Your tasks -
a - In the article on how the Tories could remove Cameron, what size of hard core of irreconcilables do the Conservative whips believe exists?
b - Carry the article on how the Tories could remove Cameron forward from its last sentence.

How would the Tories get rid of Cameron?

What the Conservative rule book says about a vote of no confidence and a leadership election.

Tory MP David Ruffley broke cover at the weekend to warn David Cameron that his leadership would be at risk if the Conservatives performed poorly in next year's European elections. He told Sky News's Murnaghan programme: "I think next May's Euro elections might put pressure on him to go harder because there is a lot of speculation in and around Downing Street, so I am led to believe, that Ukip might come first.

"Now if that happens next May there'll be 12 months before the election and some of our colleagues in marginal seats might get a bit windy. I don't think UKIP are going to win seats but they could split the Conservative vote if they are strong and let Labour through in those marginal seats."

Over at the Telegraph, Benedict Brogan suggests that the threat of a putsch is real, reporting that the Conservative whips believe "there is a hard core of about 30 irreconcilables who will do anything to bring down Dave".

The data -

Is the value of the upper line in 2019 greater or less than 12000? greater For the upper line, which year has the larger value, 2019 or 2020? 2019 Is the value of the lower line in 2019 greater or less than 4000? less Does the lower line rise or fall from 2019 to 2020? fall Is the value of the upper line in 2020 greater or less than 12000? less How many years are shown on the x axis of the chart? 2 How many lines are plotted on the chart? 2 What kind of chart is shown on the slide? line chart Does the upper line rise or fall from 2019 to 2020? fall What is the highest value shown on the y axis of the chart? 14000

Expected results -
a - About 30.

b -
So how would Ruffley and his colleagues go about the putative regicide? Under current Conservative rules, a vote of no confidence is triggered when at least 15 per cent of Tory MPs ("in receipt of the Conservative whip") write to the chairman of the backbench 1922 Committee (currently Graham Brady) requesting one. This can be done either collectively or separately and the names of the signatories are not disclosed. With 305 sitting Conservative MPs, 46 signatures would be required for a vote to be held. Once this threshold has been met, the chairman in consultation with the leader then determines the date of such a vote "as soon as possible in the circumstances prevailing". 

If the leader wins the support of a simply majority in the vote, they remain leader and no further vote can be held for 12 months from the date of the ballot. If they lose the vote (again, on a simple majority basis), they must resign and may not stand in the leadership election that then follows. Unlike in 1989, when Tory backbencher Anthony Meyer stood against Margaret Thatcher, no "stalking horse" candidate is required to oust the leader. While Cameron would easily win any vote, he would be damaged if a significant minority of MPs either voted against him or abstained. In 1989, Thatcher defeated Meyer by 314 votes to 33, but once spoilt ballots and abstentions were included, it emerged that 60 MPs - 16 per cent of the parliamentary party - had failed to support her. In Meyer's words, people then "started to think the unthinkable".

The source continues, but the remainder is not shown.